The aim is to reduce production times, save resources, facilitate the connection between team members and democratise tools, making them accessible on any device.
Another big theme for the three-day event, with the approach of Hurricane Ian towards US shores making it seem ever more urgent, was sustainability.
Autodesk’s big eco announcement was its collaboration with Makersite to develop a plug-in for Fusion 360, which aims to provide designers with the sustainability data they need at any step of the design process.
Makersite is a software company that develops data management tools for the global manufacturing industry, empowering companies to manage product sustainability, cost, and compliance.

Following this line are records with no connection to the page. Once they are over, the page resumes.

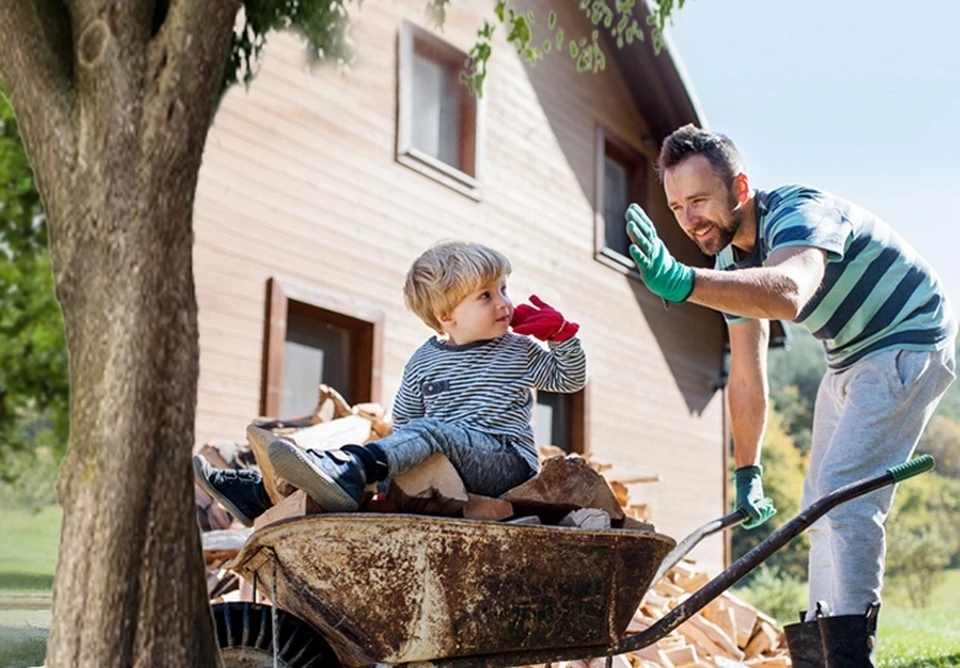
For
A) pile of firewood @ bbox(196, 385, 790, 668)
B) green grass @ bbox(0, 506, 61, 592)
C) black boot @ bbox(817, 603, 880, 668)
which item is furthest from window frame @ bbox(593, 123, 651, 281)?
black boot @ bbox(817, 603, 880, 668)

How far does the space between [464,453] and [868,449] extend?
4.30 feet

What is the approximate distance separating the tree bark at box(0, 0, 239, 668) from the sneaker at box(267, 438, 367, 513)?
1.41ft

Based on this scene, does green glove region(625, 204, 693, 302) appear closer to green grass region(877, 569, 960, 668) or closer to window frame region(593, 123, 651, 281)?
green grass region(877, 569, 960, 668)

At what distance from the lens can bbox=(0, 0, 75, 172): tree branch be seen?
119 inches

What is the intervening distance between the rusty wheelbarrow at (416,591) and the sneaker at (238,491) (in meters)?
0.23

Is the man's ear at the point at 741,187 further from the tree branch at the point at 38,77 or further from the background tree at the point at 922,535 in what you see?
the background tree at the point at 922,535

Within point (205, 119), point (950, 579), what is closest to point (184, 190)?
point (205, 119)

Thanks to the plug-in, currently in the trial phase, designers should be able to visualise the environmental impact of every single iteration they make to the project and be provided with options to help them meet cost and emission targets, taking into consideration the entire product lifecycle.
The plug-in has been tested by the British company Pembree Pedals. Its founder Phil Law, joined by Makersite CEO Neil D’Souza and Autodesk sustainability strategy manager Zoé Bezpalko, presented a demo of how it has helped the bicycle part manufacturer develop pedals that are as sustainable as they can possibly be, while at a reasonable cost.

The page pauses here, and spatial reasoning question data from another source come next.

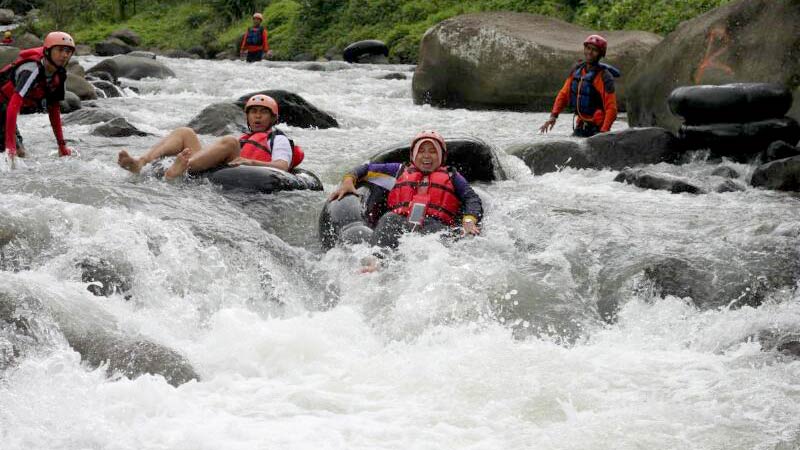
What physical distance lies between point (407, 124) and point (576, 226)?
6020mm

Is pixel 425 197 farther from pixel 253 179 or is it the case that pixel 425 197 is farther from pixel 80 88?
pixel 80 88

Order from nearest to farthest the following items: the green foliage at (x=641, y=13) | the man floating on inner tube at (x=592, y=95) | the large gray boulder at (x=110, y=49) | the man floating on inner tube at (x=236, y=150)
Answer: the man floating on inner tube at (x=236, y=150) < the man floating on inner tube at (x=592, y=95) < the green foliage at (x=641, y=13) < the large gray boulder at (x=110, y=49)

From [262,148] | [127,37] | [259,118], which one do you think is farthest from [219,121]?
[127,37]

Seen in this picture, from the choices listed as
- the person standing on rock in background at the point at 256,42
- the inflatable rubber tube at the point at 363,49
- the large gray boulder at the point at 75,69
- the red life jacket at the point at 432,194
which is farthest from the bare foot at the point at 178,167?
the inflatable rubber tube at the point at 363,49

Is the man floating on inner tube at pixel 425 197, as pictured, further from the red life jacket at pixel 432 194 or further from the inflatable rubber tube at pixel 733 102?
the inflatable rubber tube at pixel 733 102

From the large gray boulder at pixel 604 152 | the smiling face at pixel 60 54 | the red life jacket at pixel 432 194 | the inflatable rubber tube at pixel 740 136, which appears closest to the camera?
the red life jacket at pixel 432 194

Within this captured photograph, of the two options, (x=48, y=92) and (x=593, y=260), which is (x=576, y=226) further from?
(x=48, y=92)

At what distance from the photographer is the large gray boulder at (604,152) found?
1038 cm

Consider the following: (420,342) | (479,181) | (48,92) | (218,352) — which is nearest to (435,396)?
(420,342)

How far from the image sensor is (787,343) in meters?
5.51

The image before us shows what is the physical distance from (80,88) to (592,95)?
779 cm

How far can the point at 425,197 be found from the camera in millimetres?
7617

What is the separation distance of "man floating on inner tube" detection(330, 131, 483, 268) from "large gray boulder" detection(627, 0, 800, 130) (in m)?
4.55

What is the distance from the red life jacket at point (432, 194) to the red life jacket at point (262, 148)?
4.62ft
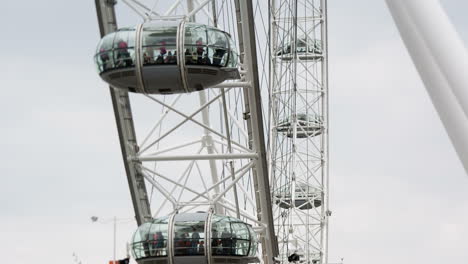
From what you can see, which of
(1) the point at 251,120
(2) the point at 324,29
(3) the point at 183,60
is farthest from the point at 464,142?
(2) the point at 324,29

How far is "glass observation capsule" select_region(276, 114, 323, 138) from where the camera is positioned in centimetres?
4156

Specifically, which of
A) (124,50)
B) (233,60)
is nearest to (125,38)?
(124,50)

Meanwhile, on the exhibition floor, attendees could try on some of the latest AR, VR and XR technologies, starting with a Varjo headset powered by a Lenovo ThinkStation workstation that attendees could test on a gleaming yellow Aston Martin. Parked next to the physical car, at the very entrance of the exhibition floor, was standing its incredibly realistic digital twin in XR.
Further down the exhibition, Faro was inviting visitors to try its newest 3D scanners, including Faro’s Freestyle 2 (featured in our handheld 3D scanner round up on page 30) and Focus Premium.

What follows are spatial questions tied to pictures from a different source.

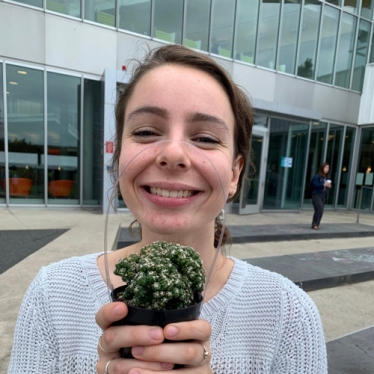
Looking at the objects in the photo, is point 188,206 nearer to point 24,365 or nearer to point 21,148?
point 24,365

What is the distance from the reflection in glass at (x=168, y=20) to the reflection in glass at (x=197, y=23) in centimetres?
28

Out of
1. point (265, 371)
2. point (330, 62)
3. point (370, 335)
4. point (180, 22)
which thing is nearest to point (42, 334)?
point (265, 371)

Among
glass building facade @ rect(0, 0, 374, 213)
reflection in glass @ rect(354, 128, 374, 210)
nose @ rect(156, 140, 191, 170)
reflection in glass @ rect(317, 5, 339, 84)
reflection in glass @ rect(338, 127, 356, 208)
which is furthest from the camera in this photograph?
reflection in glass @ rect(338, 127, 356, 208)

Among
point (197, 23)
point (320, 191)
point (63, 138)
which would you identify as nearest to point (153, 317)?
point (320, 191)

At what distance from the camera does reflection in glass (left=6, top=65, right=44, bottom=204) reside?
8.35 meters

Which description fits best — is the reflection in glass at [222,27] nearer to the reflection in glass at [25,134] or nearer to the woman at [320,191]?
the woman at [320,191]

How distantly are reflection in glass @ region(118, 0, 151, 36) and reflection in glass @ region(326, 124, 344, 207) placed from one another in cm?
907

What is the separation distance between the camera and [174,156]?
937mm

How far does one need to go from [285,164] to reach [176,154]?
35.0 ft

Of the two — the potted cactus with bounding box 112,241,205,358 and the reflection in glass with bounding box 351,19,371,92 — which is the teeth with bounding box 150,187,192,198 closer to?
the potted cactus with bounding box 112,241,205,358

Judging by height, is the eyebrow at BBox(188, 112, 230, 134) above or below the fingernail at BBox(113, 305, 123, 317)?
above

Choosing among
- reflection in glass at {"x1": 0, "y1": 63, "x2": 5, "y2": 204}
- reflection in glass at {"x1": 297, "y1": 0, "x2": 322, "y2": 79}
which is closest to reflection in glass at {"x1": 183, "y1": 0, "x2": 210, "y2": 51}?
reflection in glass at {"x1": 297, "y1": 0, "x2": 322, "y2": 79}

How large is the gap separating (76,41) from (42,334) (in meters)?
9.20

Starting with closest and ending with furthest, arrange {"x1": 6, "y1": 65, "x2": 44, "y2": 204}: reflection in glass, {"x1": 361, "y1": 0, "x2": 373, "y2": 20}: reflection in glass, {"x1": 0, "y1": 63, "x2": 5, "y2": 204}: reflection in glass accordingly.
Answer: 1. {"x1": 0, "y1": 63, "x2": 5, "y2": 204}: reflection in glass
2. {"x1": 6, "y1": 65, "x2": 44, "y2": 204}: reflection in glass
3. {"x1": 361, "y1": 0, "x2": 373, "y2": 20}: reflection in glass
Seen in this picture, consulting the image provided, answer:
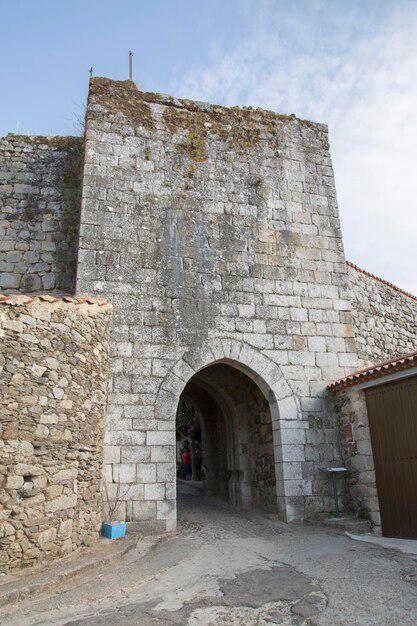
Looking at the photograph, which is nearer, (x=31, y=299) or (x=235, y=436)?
(x=31, y=299)

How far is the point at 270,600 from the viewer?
4.30 m

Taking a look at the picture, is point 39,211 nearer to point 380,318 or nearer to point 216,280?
point 216,280

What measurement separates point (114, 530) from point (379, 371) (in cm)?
405

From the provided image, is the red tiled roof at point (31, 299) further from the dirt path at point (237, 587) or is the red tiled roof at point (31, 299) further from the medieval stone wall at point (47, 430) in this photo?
the dirt path at point (237, 587)

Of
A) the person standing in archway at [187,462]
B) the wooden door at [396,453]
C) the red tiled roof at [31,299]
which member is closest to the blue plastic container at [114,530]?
the red tiled roof at [31,299]

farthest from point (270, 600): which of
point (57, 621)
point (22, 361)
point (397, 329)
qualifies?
point (397, 329)

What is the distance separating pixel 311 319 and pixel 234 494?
391 cm

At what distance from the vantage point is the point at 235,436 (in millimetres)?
10219

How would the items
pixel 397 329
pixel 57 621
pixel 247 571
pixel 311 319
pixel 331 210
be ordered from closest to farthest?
pixel 57 621, pixel 247 571, pixel 311 319, pixel 331 210, pixel 397 329

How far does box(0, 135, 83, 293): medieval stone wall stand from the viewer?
8.88 m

In the ‘Factory’ area of the exhibition, Autodesk offered a live demo of how a VR headset can help teams collaborate from their remote locations.
Welcomed by music and dance performances, in proper New Orleans style, the keynote session brought everyone together in the main hall to officially announce what was already in the air.
Autodesk CEO Andrew Anagnost started by thanking all attendees and the city of New Orleans, talking about
its troubled history and historical resilience.
The first guest was Meagan William, Urban Water program manager for the city of New Orleans. William, a New Orleans native, was 16 when Katrina happened and clearly remembers the devastation that it brought to her city. Her job aims to safeguard and protect new generations from issues caused by climate change and the rise of sea levels.
Andrew Anagnost took back the microphone to talk about one of the biggest problems that design, engineering, and architecture teams all around the world face daily: dysconnectivity and lost-in-translation data. These are issues that Autodesk is looking to resolve by introducing three industry clouds: Autodesk Fusion (for design and manufacturing) Autodesk Forma (for architecture, engineering and construction) and Autodesk Flow (for media and entertainment).
Given the multitude of industries Autodesk users work within, the keynote sessions were split into three parts.
For manufacuring, Jeff Kinder, Autodesk executive VP of product development and manufacturing solutions, took the stage with some exciting news about Fusion 360.
Besides the Autodesk Fusion cloud offering, Kinder announced new Fusion 360 extensions powered by Ansys and ModuleWorks, which aim to unlock advanced product design and manufacturing capabilities.
The integration of Ansys simulation technology looks to provide useful insights about printed circuit board (PCB) signal quality as part of the board design process, while the collaboration with ModuleWorks should offer new capabilities to Fusion’s Machining Extension, to generate higher-performance, collision-free toolpaths for efficient multi-axis milling.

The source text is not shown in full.